Benchmarking Turbulence Models to Represent Cloud-Edge Mixing

TL;DR

The paper benchmarks four statistical turbulence models (LEM, EHM, RMM, MCM) against direct numerical simulations (DNS) to represent cloud-edge mixing, focusing on thermodynamics and microphysics. DNS serves as the ground truth, while the models differ in how they treat supersaturation fluctuations and droplet growth. All approaches capture thermodynamic evolution, but accurate microphysical predictions require representing spatial variability in supersaturation; LEM and MCM (and partially RMM) succeed, whereas EHM tends toward homogeneous mixing. The results guide the use of these models as subgrid-scale closures in LES, highlighting that MCM demands DNS-informed closures and that LEM/EHM have environment-dependent limitations, with DNS remaining essential for fidelity.

Abstract

Considering turbulence is crucial to understanding clouds. However, covering all scales involved in the turbulent mixing of clouds with their environment is computationally challenging, urging the development of simpler models to represent some of the processes involved. By using full direct numerical simulations as a reference, this study compares several statistical approaches for representing small-scale turbulent mixing. All models use a comparable Lagrangian representation of cloud microphysics, and simulate the same cases of cloud-edge mixing, covering different ambient humidities and turbulence intensities. It is demonstrated that all statistical models represent the evolution of thermodynamics successfully, but not all models capture the changes in cloud microphysics (cloud droplet number concentration, droplet mean radius, and spectral width). Implications of these results for using the presented models as subgrid-scale schemes are discussed.

[Extracted data entries]
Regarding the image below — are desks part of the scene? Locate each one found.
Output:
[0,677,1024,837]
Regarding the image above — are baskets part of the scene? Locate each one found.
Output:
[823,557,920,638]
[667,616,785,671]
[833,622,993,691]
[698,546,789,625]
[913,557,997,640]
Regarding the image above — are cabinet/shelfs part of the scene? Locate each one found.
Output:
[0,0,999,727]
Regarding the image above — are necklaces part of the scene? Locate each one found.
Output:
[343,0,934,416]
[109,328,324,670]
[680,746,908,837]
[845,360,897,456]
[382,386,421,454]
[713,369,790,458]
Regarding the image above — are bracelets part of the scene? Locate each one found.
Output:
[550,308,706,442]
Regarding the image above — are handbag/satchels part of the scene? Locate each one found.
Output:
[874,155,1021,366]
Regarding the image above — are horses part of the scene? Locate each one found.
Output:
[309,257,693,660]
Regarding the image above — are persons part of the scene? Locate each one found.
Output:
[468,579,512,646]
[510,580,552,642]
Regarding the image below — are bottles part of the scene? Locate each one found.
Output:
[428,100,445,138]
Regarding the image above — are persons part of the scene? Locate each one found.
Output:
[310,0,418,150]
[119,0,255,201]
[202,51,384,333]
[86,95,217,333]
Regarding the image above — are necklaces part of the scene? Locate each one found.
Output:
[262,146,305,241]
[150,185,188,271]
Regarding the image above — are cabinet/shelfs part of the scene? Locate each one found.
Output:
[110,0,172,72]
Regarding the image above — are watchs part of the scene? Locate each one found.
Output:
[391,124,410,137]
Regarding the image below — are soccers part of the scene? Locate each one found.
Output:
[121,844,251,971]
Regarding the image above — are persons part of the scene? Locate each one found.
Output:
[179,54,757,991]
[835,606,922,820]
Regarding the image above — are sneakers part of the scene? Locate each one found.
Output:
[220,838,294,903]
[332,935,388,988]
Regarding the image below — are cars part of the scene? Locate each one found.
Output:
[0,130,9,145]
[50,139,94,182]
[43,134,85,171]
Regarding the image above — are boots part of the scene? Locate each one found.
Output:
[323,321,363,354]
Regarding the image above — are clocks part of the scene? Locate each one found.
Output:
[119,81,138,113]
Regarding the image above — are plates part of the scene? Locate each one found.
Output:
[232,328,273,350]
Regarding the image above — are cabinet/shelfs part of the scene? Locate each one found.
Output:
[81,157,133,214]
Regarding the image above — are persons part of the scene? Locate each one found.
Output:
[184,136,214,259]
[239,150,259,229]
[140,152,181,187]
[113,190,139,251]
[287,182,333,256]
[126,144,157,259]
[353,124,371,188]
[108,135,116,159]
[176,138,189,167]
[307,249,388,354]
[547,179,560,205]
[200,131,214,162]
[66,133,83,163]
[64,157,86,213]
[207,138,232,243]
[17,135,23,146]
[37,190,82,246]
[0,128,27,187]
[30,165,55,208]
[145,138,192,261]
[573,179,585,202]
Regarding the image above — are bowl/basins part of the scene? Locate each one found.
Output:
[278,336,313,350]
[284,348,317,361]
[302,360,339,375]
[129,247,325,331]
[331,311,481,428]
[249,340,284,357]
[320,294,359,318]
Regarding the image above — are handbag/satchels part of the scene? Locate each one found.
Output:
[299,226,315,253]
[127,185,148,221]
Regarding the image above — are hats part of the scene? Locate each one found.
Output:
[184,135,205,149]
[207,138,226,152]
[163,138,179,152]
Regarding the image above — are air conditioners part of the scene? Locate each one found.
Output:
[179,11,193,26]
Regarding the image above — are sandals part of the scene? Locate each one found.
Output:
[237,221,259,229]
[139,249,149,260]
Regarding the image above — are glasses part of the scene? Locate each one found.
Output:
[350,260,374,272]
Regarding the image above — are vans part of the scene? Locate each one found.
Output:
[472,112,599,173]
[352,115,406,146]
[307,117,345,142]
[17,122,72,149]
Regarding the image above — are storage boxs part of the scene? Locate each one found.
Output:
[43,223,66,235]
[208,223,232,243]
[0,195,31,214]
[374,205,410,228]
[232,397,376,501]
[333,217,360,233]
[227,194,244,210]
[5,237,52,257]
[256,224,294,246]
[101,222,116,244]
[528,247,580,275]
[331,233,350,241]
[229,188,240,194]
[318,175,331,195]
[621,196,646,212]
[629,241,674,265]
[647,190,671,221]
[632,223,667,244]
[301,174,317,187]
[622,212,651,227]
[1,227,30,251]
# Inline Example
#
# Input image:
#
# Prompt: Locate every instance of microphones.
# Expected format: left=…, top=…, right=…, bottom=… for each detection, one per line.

- **Written problem**
In the passage on cloud-edge mixing, which tendency does EHM show in its microphysical predictions?

- **Solution for this exercise**
EHM tends toward homogeneous mixing.